Mr. Desert 2017

Mr. Desert 2017 sounds better than the title Mr. Mustache 2017. It still sounds a bit cheesy, but the reality is more interesting. I’m talking about Jaisalmer’s three-day Desert Festival. To help you get your bearings, Jaisalmer is in western Rajasthan. Only 57 kilometers from Pakistan, Jaisalmer is near the Thar Desert. A small city by Indian standards, Jaisalmer like other Rajasthan cities, is dominated by a 12th century fort.

Because of billboards and posters every 100 feet, I quickly am reminded that the Desert Festival is occurring now. I meet tourists from France, Germany, UK, Japan, and USA. I also meet tourists from India’s cities of Bangalore and Chennai. Besides the tourists, there are thousands of local people. As one who attended the Sangamon County Fair and the Illinois State Fair untold times, I see this as an Indian version of a county or state fair.

What do I mean by an Indian version? The opening parade is one difference. Although the street looks fairly clean, a small garbage truck precedes the parade, scooping any last minute “deposits” by dogs, cows, or goats that are not part of the procession. The street must be clean because the first marchers are a dozen official-looking men. You can make them out because the thirty brown-shirted police and security forces surround them, and five security officers with rifles are perched atop the near-by buildings watching them closely. Following the dignitaries, Mr. Desert 2016 and the nine contestants for Mr. Desert 2017 emerge. Wearing their finest traditional Rajput clothes, they proceed not on foot, not on horses, but on camels. There are military units on camels, a band on camels, and then camels pulling small carts, each with a young boy and young girl inside. The girl often has enough jewelry to make Cleopatra look poor, and the boy often has a fake, taped-on mustache. Are they the future “Young Mr. Desert? Young Ms. Desert?” I don’t know. Some of the young girls and boys are having great fun smiling and waving; others appear to be terrified being in front of thousands of people. Another feature different from state and county fairs is that this is a “participatory parade.” As the different parts of the parade pass, friends, relatives, and strangers join alongside. Instead of waiting for the end of the parade, I too join walking alongside one of the carts carrying a future Mr. Desert and future Ms. Desert.  We march through the archway of a stadium to the free Desert Festival as the welcome committee greets us in Hindi and English and showers us with marigolds.

▶ **Task material**
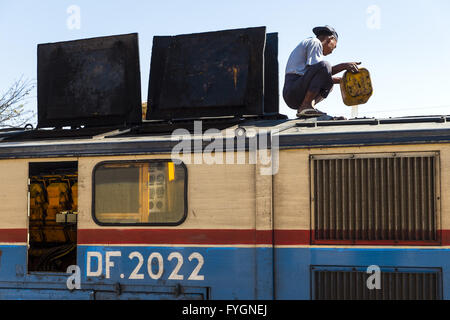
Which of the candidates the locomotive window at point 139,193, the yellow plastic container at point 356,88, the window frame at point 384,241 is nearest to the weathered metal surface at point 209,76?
the yellow plastic container at point 356,88

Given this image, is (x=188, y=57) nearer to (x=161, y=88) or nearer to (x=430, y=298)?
(x=161, y=88)

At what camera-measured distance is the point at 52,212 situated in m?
6.38

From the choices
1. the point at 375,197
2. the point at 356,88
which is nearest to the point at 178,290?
the point at 375,197

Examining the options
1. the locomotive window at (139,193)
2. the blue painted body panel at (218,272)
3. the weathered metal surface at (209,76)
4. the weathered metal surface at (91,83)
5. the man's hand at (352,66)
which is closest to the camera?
Result: the blue painted body panel at (218,272)

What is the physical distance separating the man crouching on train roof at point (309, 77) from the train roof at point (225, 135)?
514 millimetres

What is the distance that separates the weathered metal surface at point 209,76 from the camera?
6.26 m

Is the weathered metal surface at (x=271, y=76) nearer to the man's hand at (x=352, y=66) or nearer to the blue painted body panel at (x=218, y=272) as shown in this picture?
the man's hand at (x=352, y=66)

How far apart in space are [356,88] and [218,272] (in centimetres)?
290

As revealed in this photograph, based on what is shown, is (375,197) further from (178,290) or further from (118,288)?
(118,288)

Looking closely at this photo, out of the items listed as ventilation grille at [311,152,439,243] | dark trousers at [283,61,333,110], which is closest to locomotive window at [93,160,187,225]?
ventilation grille at [311,152,439,243]

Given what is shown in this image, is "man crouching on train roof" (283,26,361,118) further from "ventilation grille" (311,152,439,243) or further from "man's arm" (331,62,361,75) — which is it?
"ventilation grille" (311,152,439,243)

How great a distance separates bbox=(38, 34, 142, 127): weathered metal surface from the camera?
6.62 m

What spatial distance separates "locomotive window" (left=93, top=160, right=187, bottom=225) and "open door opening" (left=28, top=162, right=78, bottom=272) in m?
1.08
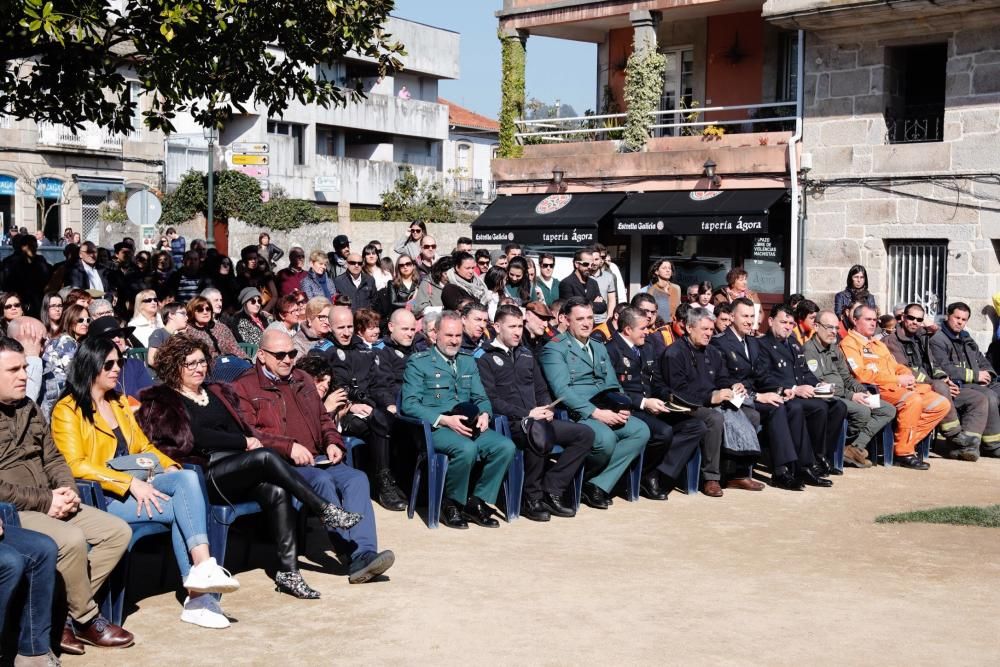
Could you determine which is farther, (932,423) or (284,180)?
(284,180)

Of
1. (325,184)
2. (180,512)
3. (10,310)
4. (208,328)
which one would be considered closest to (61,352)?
(10,310)

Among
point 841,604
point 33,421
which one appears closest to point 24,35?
point 33,421

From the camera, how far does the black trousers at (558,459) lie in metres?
9.24

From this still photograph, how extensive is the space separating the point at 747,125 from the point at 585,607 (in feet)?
53.9

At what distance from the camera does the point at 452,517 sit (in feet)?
28.7

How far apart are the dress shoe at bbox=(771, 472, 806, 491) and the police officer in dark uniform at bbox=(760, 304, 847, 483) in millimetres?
285

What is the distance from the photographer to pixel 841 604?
6.88m

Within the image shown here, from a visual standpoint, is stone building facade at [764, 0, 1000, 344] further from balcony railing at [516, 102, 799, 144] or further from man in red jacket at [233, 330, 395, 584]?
man in red jacket at [233, 330, 395, 584]

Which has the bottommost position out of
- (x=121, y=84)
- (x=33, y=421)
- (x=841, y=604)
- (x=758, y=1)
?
(x=841, y=604)

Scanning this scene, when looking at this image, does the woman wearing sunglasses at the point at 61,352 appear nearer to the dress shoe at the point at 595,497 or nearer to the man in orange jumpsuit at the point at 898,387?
the dress shoe at the point at 595,497

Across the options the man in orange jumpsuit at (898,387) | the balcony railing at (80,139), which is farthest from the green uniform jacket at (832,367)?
the balcony railing at (80,139)

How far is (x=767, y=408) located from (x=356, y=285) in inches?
197

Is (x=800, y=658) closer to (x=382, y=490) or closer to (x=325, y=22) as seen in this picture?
(x=382, y=490)

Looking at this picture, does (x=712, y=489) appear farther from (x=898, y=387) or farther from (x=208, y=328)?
(x=208, y=328)
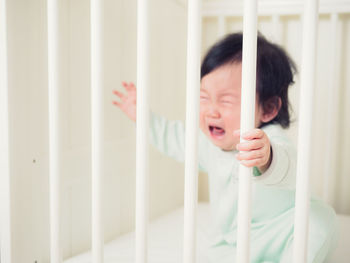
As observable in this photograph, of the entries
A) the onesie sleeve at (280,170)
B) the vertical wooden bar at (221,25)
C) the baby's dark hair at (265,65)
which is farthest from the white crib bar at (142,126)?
the vertical wooden bar at (221,25)

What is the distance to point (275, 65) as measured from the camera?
85 centimetres

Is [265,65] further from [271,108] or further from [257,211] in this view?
[257,211]

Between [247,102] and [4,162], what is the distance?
Result: 388 millimetres

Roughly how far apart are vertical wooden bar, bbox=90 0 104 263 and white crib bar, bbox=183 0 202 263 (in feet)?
0.39

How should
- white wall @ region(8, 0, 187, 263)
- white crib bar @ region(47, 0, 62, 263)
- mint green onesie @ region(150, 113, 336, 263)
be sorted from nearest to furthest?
white crib bar @ region(47, 0, 62, 263), white wall @ region(8, 0, 187, 263), mint green onesie @ region(150, 113, 336, 263)

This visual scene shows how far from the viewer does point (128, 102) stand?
2.81 feet

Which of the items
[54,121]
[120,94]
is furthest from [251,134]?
[120,94]

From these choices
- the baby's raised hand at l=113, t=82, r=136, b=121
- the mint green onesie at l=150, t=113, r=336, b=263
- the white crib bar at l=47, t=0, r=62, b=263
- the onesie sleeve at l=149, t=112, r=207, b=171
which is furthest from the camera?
the onesie sleeve at l=149, t=112, r=207, b=171

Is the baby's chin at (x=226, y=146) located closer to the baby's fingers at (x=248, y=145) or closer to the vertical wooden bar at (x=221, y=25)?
the baby's fingers at (x=248, y=145)

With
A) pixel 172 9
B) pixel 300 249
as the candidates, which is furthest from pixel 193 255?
pixel 172 9

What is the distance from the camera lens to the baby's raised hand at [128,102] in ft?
2.81

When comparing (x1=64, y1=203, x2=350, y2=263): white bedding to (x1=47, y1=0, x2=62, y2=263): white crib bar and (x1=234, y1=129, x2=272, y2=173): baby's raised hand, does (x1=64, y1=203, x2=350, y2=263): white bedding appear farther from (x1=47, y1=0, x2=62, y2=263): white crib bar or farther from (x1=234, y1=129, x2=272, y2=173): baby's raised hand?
(x1=234, y1=129, x2=272, y2=173): baby's raised hand

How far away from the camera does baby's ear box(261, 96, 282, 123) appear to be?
0.84 m

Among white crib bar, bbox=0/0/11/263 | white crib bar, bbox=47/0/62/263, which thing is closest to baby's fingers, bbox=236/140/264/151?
white crib bar, bbox=47/0/62/263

▶ **Set tasks**
A – Please list the countries of the foreign tourists met at the festival, as named in the Mr. Desert 2017 text.
B – Give the stretch of entries from the line containing "Among white crib" through the end of the entries again, with "closest" renamed to "nearest" and all else unchanged.

▶ **Solutions to the exercise**
A – France, Germany, UK, Japan, USA

B –
Among white crib bar, bbox=0/0/11/263 | white crib bar, bbox=47/0/62/263, which thing is nearest to baby's fingers, bbox=236/140/264/151?
white crib bar, bbox=47/0/62/263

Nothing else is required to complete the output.